• _BRIEF_
Provide the data again in its entirety, exactly as given.

• _SUPPLIED INFORMATION_
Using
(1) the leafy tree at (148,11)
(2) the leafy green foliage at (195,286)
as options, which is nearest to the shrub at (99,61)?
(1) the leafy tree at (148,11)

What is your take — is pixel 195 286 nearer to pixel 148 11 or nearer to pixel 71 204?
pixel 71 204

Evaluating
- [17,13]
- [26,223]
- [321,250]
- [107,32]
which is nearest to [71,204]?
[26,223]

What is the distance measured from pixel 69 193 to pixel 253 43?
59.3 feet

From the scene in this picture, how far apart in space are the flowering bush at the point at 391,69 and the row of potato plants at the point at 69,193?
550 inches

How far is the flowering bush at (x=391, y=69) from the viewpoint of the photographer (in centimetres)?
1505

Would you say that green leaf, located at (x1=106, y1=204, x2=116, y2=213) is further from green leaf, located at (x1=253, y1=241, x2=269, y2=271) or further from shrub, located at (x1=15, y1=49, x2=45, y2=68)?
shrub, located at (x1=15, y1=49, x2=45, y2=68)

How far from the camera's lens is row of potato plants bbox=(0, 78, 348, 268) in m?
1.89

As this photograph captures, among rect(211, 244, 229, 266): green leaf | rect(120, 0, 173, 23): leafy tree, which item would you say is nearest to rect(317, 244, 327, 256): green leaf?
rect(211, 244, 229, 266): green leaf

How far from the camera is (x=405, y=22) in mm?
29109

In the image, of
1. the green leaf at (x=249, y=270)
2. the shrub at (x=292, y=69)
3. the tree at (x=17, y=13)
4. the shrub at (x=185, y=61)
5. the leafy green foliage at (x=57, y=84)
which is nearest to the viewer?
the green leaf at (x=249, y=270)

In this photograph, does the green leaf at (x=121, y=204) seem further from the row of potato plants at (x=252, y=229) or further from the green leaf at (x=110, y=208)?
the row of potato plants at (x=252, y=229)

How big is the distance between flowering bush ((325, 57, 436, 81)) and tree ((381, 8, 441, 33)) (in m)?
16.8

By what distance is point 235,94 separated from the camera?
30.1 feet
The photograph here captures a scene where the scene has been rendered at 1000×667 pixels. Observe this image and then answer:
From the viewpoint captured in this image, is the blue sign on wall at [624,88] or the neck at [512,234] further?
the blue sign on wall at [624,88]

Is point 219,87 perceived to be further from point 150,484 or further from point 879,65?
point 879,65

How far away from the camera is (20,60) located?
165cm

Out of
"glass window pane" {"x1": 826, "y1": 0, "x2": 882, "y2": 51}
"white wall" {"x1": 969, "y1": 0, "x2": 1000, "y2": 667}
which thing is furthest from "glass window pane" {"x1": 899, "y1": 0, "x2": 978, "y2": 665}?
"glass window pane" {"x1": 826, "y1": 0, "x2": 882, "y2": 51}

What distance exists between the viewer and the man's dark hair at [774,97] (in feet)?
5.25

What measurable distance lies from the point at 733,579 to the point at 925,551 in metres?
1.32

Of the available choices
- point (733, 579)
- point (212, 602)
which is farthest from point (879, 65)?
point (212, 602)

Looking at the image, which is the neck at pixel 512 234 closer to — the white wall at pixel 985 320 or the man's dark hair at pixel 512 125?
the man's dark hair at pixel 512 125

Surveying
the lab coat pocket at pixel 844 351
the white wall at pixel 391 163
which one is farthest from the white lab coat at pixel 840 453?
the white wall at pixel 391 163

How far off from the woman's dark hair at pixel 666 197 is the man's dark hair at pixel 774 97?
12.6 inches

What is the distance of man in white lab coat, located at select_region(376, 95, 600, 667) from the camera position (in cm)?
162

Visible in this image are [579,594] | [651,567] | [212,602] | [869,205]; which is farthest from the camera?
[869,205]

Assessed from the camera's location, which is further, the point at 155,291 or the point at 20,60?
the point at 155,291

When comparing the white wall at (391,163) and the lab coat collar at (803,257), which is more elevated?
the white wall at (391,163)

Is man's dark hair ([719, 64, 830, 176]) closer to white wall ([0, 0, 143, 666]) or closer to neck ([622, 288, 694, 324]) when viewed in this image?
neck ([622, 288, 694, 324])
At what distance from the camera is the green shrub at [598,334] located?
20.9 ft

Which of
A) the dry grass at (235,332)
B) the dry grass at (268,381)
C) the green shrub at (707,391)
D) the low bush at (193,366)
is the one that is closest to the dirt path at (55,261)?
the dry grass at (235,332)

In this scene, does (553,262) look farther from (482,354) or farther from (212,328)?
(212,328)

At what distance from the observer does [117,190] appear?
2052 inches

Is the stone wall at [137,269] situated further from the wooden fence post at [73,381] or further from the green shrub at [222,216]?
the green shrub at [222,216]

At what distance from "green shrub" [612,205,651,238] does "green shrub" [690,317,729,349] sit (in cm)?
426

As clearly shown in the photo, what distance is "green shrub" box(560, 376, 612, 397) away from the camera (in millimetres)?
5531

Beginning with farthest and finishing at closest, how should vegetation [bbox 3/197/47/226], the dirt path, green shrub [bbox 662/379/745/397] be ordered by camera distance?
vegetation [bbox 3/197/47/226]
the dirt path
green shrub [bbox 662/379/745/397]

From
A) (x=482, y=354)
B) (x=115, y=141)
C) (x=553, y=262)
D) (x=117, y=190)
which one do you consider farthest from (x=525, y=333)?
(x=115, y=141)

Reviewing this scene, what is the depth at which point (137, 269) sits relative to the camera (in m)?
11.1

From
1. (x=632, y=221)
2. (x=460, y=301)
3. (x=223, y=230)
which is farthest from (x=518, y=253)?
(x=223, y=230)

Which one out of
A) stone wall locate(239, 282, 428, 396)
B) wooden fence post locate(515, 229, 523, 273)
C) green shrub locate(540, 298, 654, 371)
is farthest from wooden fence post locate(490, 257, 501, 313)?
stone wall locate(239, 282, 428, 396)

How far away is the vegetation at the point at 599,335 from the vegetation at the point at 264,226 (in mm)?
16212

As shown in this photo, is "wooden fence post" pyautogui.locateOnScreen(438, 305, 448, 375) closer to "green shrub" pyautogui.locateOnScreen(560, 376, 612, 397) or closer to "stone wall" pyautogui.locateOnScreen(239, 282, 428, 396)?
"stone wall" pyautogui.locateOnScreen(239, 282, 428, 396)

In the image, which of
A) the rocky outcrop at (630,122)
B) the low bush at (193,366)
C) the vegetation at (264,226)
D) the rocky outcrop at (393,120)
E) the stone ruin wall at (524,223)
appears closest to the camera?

• _SOLUTION_
Using
(1) the leafy tree at (148,11)
(2) the leafy green foliage at (195,286)
as options, which is nearest to the shrub at (99,61)?
(1) the leafy tree at (148,11)

What is your take — is pixel 195 286 nearer to pixel 148 11 or nearer to pixel 71 204?
pixel 71 204

Evaluating
- [17,13]
- [26,223]
- [321,250]
- [107,32]
which is nearest to [71,204]?
[26,223]

What is the distance measured from pixel 69 193 to pixel 253 43?
59.3 feet

From the scene in this picture, how far apart in space are the flowering bush at the point at 391,69 and the row of potato plants at the point at 69,193?
550 inches

How far is the flowering bush at (x=391, y=69) from the viewpoint of the photographer (in centimetres)?
1505

Would you say that green leaf, located at (x1=106, y1=204, x2=116, y2=213) is further from green leaf, located at (x1=253, y1=241, x2=269, y2=271) or further from shrub, located at (x1=15, y1=49, x2=45, y2=68)?
shrub, located at (x1=15, y1=49, x2=45, y2=68)

How far from the camera's lens is row of potato plants bbox=(0, 78, 348, 268) in m?
1.89

As this photograph captures, among rect(211, 244, 229, 266): green leaf | rect(120, 0, 173, 23): leafy tree, which item would you say is nearest to rect(317, 244, 327, 256): green leaf?
rect(211, 244, 229, 266): green leaf

How far from the camera is (x=405, y=22) in mm?
29109

In the image, of
1. the green leaf at (x=249, y=270)
2. the shrub at (x=292, y=69)
3. the tree at (x=17, y=13)
4. the shrub at (x=185, y=61)
5. the leafy green foliage at (x=57, y=84)
which is nearest to the viewer?
the green leaf at (x=249, y=270)

In this photograph, does the green leaf at (x=121, y=204) seem further from the row of potato plants at (x=252, y=229) or further from the green leaf at (x=110, y=208)?
the row of potato plants at (x=252, y=229)

How big is the distance between flowering bush ((325, 57, 436, 81)) and tree ((381, 8, 441, 33)) (in m)?
16.8

By what distance is point 235,94 separated from the camera?
30.1 feet
The photograph here captures a scene where the scene has been rendered at 1000×667 pixels. Observe this image and then answer:
From the viewpoint captured in this image, is the blue sign on wall at [624,88] or the neck at [512,234] further?
the blue sign on wall at [624,88]

Is point 219,87 perceived to be further from point 150,484 or further from point 879,65?
point 879,65

How far away from the camera is (20,60) located?
165cm

Out of
"glass window pane" {"x1": 826, "y1": 0, "x2": 882, "y2": 51}
"white wall" {"x1": 969, "y1": 0, "x2": 1000, "y2": 667}
which thing is furthest from "glass window pane" {"x1": 899, "y1": 0, "x2": 978, "y2": 665}?
"glass window pane" {"x1": 826, "y1": 0, "x2": 882, "y2": 51}

What distance exists between the viewer and the man's dark hair at [774,97] (in feet)?
5.25

What measurable distance lies from the point at 733,579 to the point at 925,551 in metres?
1.32

Of the available choices
- point (733, 579)
- point (212, 602)
which is farthest from point (879, 65)?
point (212, 602)

Looking at the image, which is the neck at pixel 512 234 closer to — the white wall at pixel 985 320 or the man's dark hair at pixel 512 125?
the man's dark hair at pixel 512 125

Surveying
the lab coat pocket at pixel 844 351
the white wall at pixel 391 163
which one is farthest from the white lab coat at pixel 840 453?
the white wall at pixel 391 163

How far off from the woman's dark hair at pixel 666 197 is the man's dark hair at pixel 774 97?
12.6 inches

What is the distance of man in white lab coat, located at select_region(376, 95, 600, 667) from the camera position (in cm)?
162

Visible in this image are [579,594] | [651,567] | [212,602] | [869,205]; which is farthest from the camera?
[869,205]

Assessed from the camera's location, which is further, the point at 155,291 or the point at 20,60?
the point at 155,291

When comparing the white wall at (391,163) and the lab coat collar at (803,257), which is more elevated?
the white wall at (391,163)

Is man's dark hair ([719, 64, 830, 176]) closer to white wall ([0, 0, 143, 666]) or closer to neck ([622, 288, 694, 324]) when viewed in this image?
neck ([622, 288, 694, 324])
At what distance from the camera is the green shrub at [598,334] located?
20.9 ft

Which of
A) the dry grass at (235,332)
B) the dry grass at (268,381)
C) the green shrub at (707,391)
D) the low bush at (193,366)
is the one that is closest to the dirt path at (55,261)?
the dry grass at (235,332)

In this scene, does (553,262) look farther from (482,354) or farther from (212,328)?
(212,328)

At what distance from the observer does [117,190] appear?
2052 inches

Is the stone wall at [137,269] situated further from the wooden fence post at [73,381] or further from the green shrub at [222,216]?
the green shrub at [222,216]

At what distance from "green shrub" [612,205,651,238] does "green shrub" [690,317,729,349] sit (in cm)?
426

As clearly shown in the photo, what distance is "green shrub" box(560, 376, 612, 397) away from the camera (in millimetres)?
5531

Beginning with farthest and finishing at closest, how should vegetation [bbox 3/197/47/226], the dirt path, green shrub [bbox 662/379/745/397] be ordered by camera distance?
vegetation [bbox 3/197/47/226]
the dirt path
green shrub [bbox 662/379/745/397]

From
A) (x=482, y=354)
B) (x=115, y=141)
C) (x=553, y=262)
D) (x=117, y=190)
which one do you consider farthest from (x=525, y=333)?
(x=115, y=141)

Reviewing this scene, what is the depth at which point (137, 269) sits relative to the camera (in m)?
11.1

From
1. (x=632, y=221)
2. (x=460, y=301)
3. (x=223, y=230)
which is farthest from (x=518, y=253)?
(x=223, y=230)

Which one out of
A) stone wall locate(239, 282, 428, 396)
B) wooden fence post locate(515, 229, 523, 273)
C) green shrub locate(540, 298, 654, 371)
is farthest from wooden fence post locate(490, 257, 501, 313)?
stone wall locate(239, 282, 428, 396)

How far away is the vegetation at the point at 599,335 from the vegetation at the point at 264,226 (in mm)?
16212

As shown in this photo, is "wooden fence post" pyautogui.locateOnScreen(438, 305, 448, 375) closer to "green shrub" pyautogui.locateOnScreen(560, 376, 612, 397) or closer to "stone wall" pyautogui.locateOnScreen(239, 282, 428, 396)?
"stone wall" pyautogui.locateOnScreen(239, 282, 428, 396)

In the image, which of
A) the rocky outcrop at (630,122)
B) the low bush at (193,366)
C) the vegetation at (264,226)
D) the rocky outcrop at (393,120)
E) the stone ruin wall at (524,223)
appears closest to the camera?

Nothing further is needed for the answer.